Baca: Tabuhan Rapa-i dan Penumbukan Rempah Warnai Pembukaan PKA-8
Sekali lagi saya tegaskan bahwa saya benar-benar kecewa dengan kemasan acara pembukaan PKA-8. “Saya sengaja miringkan kupiah adat yang saya pakai sebagai isyarat kekecewaan,” ujarnya.
Dikatakan Iskandar, PKA adalah momentum untuk membuktikan kehebatan ‘ureung Aceh’ dalam hal seni dan budaya. Sejatinya PKA harus bisa lebih membakar spirit orang Aceh untuk bangga dengan budayanya.
“Kita sangat berharap prosesi pembukaan mengalir apa adanya sehingga masyarakat Aceh bisa benar-benar menikmati dan sadar bahwa yang sedang digelar adalah event-nya orang Aceh. Ada kebanggaan yang akan muncul di sana,” tandasnya.
Himne Aceh
Hal lain yang menurut Iskandar juga melenceng adalah himne Aceh yang aransemennya seperti berubah dari yang asli, sehingga semangat (heroik) dari himne tersebut tidak dapat lagi.
Menurut Iskandar, himne Aceh yang merupakan ciptaan seniman Mahrisal Rubi tersebut sudah ditetapkan sebagai ‘Hymne Aceh’ berdasarkan Qanun Nomor 2 Tahun 2018.
“Jadi, semuanya harus sesuai dengan yang telah ditetapkan. Apalagi selama ini masyarakat Aceh sudah sangat akrab dengan himne tersebut.
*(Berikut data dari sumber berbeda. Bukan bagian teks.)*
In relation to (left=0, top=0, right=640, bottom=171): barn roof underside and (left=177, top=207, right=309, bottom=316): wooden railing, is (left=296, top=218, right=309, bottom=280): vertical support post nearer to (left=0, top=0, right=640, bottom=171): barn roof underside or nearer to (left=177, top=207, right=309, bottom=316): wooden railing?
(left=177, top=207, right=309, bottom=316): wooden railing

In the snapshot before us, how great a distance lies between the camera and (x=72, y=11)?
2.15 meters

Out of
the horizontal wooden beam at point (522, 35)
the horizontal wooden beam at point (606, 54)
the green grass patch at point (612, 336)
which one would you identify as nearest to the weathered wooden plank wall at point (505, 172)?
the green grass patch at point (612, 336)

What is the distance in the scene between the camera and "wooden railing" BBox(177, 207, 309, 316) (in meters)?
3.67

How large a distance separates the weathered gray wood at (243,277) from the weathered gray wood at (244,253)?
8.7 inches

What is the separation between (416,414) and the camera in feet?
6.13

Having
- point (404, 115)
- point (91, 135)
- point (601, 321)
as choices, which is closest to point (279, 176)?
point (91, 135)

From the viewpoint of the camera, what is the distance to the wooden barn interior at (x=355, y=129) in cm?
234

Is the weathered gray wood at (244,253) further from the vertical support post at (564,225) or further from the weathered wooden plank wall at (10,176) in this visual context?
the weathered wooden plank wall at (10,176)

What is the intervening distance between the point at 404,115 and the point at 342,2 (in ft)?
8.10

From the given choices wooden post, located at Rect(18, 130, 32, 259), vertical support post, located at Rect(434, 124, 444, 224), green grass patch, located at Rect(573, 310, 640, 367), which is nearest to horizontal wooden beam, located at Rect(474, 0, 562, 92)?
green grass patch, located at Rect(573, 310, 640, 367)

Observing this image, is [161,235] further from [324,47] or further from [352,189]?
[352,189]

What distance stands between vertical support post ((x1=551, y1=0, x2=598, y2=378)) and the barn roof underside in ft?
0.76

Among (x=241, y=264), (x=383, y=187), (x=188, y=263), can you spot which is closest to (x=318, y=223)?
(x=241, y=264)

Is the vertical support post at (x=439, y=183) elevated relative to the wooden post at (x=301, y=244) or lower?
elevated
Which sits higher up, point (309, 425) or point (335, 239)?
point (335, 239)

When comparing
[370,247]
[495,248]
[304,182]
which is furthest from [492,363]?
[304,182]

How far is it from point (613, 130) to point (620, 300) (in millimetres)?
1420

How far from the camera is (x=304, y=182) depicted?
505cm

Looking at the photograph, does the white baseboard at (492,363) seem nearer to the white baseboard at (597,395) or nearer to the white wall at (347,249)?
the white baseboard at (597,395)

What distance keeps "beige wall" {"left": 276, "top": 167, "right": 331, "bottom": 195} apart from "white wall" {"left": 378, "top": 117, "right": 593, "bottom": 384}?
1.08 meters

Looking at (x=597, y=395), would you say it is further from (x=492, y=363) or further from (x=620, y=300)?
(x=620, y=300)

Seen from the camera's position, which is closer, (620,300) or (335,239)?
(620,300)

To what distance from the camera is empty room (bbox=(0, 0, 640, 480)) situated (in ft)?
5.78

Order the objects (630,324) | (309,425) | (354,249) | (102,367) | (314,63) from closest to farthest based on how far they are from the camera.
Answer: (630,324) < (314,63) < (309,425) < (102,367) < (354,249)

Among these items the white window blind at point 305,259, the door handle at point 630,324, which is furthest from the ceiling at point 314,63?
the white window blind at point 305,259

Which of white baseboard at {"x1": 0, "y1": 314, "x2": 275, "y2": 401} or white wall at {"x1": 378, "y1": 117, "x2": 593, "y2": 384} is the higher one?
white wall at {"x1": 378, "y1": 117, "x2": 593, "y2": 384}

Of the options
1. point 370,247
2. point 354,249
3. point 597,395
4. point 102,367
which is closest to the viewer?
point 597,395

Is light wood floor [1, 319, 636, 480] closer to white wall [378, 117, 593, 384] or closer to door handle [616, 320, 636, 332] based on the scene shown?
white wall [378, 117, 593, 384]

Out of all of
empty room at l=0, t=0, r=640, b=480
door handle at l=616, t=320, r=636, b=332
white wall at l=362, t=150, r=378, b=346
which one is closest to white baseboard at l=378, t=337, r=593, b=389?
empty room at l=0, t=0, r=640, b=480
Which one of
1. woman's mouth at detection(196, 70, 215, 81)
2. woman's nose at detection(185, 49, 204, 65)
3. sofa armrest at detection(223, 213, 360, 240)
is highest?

Kenapa kok tiba-tiba berubah, ini harus dijelaskan,” tandas Iskandar sambil melantunkan intro dari himne yang menurutnya sangat heroik dan memiliki kebanggaan bagi masyarakat Aceh tersebut.
“Bumoe Aceh nyoe keuneubah Raja. Sigak meubila Bangsa. Mulia Nanggroe. Mulia dum Syuhada,Meutuah bijèh Aceh mulia.”[]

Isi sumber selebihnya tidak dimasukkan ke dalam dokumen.